5. Co-cultura di TC e GC

  1. Preparare la camera di inoculazione per la coltura di cellule di teca (Figura 1A).
    1. Posizionare l'inserto rivestito capovolto in una piastra più grande (ad es. piastra a 12 pozzetti).
    2. Posizionare il tubo tagliato e autoclavato su un inserto invertito (vedere il passaggio 4.1). Assicurarsi che il tubo sia saldamente posizionato sull'inserto per evitare perdite di fluidi.
  2. Scongelare rapidamente le cellule di teca crioconservate in un bagno d'acqua a 37 °C per 3-5 minuti e trasferire la sospensione cellulare subito dopo lo scongelamento nel terreno preriscaldato.
  3. Centrifugare la sospensione di cellule di teca a 500 x g per 3 minuti a temperatura ambiente (in media 20 °C) ed eliminare il surnatante. Aggiungere il α-MEM integrato e risospendere accuratamente le cellule.
  4. Seminare 1,7-1,8 x 105 cellule per inserto nella camera di inoculazione in un volume finale di 200 μL di terreno.
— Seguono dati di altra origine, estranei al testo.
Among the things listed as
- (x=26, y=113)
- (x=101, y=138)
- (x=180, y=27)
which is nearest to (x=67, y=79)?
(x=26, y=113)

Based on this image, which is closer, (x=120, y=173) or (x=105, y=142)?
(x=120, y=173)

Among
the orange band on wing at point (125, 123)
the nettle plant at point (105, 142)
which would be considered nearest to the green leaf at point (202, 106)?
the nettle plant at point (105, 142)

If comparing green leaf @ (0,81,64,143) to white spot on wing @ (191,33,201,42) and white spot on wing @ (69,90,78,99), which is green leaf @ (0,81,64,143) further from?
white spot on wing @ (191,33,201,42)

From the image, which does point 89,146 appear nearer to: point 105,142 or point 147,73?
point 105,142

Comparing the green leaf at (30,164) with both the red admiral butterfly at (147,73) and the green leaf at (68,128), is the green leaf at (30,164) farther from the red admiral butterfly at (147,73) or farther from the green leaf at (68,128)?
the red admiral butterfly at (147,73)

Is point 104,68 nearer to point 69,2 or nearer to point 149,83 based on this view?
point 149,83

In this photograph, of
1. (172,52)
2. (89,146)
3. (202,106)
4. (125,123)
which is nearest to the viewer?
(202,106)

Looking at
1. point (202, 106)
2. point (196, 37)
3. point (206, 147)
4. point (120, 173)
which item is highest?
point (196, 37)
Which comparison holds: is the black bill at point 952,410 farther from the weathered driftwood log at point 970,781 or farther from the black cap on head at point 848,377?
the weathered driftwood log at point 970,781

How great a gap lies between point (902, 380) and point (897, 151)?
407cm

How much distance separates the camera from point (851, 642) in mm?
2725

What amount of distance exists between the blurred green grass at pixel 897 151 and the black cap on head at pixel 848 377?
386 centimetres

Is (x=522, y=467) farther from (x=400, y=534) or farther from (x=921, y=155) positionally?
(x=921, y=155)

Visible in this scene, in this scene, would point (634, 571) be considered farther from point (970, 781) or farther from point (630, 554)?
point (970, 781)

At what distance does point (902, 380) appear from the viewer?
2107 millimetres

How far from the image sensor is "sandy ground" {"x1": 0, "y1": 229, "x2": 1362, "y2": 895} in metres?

Includi almeno tre repliche tecniche per condizione.
  5. Per chiudere la piastra di coltura cellulare con un coperchio, potrebbe essere necessario aumentare la distanza tra la piastra e il coperchio quando si utilizza la camera di inoculazione.
    1. Utilizzare i tappi tagliati e sterilizzati in autoclave delle provette di reazione da 1,5 mL (vedere il passaggio 4.1) e posizionarli in ciascun angolo delle piastre di coltura cellulare. I tappi fungeranno da supporti per sollevare leggermente il coperchio della piastra, fornendo spazio sufficiente per la camera di inoculazione pur coprendo adeguatamente la piastra di coltura.
    2. Chiudere accuratamente la piastra a pozzetti, assicurandosi che rimanga stabile e non tocchi la membrana o la camera.
    3. Trasferire delicatamente la piastra in un incubatore per colture cellulari umidificato.
  6. Incubare le cellule della teca per 3 giorni a 37 °C con il 5% di CO2 per consentire l'adesione delle cellule sulla membrana.
  7. Girare l'inserto dopo 3 giorni di coltura per prepararsi alla semina con GC (Figura 1B).
    1. Preparare una piastra a 24 pozzetti e riempirla con 500 μl di terreno in ciascuno dei pozzetti desiderati.
    2. Con una pipetta, rimuovere tutto il terreno dalla camera di inoculazione. Rimuovere con cautela la camera di inoculazione dall'inserto con una pinzetta.
    3. Posizionare l'inserto con le cellule di teca attaccate nella piastra a 24 pozzetti preparata, assicurandosi che i TC siano rivolti verso il basso (vedere la Figura 1B per maggiori dettagli).
  8. Per seminare le cellule della granulosa dalla crioconservazione, eseguire i passaggi 5.2 e 5.3.
  9. Seminare circa 1,0 x 105 cellule per inserto in un volume finale di 250 μl di terreno che viene posizionato all'interno dell'inserto.
  10. Successivamente, incubare la co-coltura a 37 °C con il 5% di CO2 per altri sei giorni.
  11. Eseguire una sostituzione del terreno ogni 48 ore dopo la semina GC, quando vengono sostituiti solo due terzi del terreno di coltura. Questo dovrebbe ridurre lo stress della procedura e aiutare ad adattarsi ai nuovi mezzi aggiunti.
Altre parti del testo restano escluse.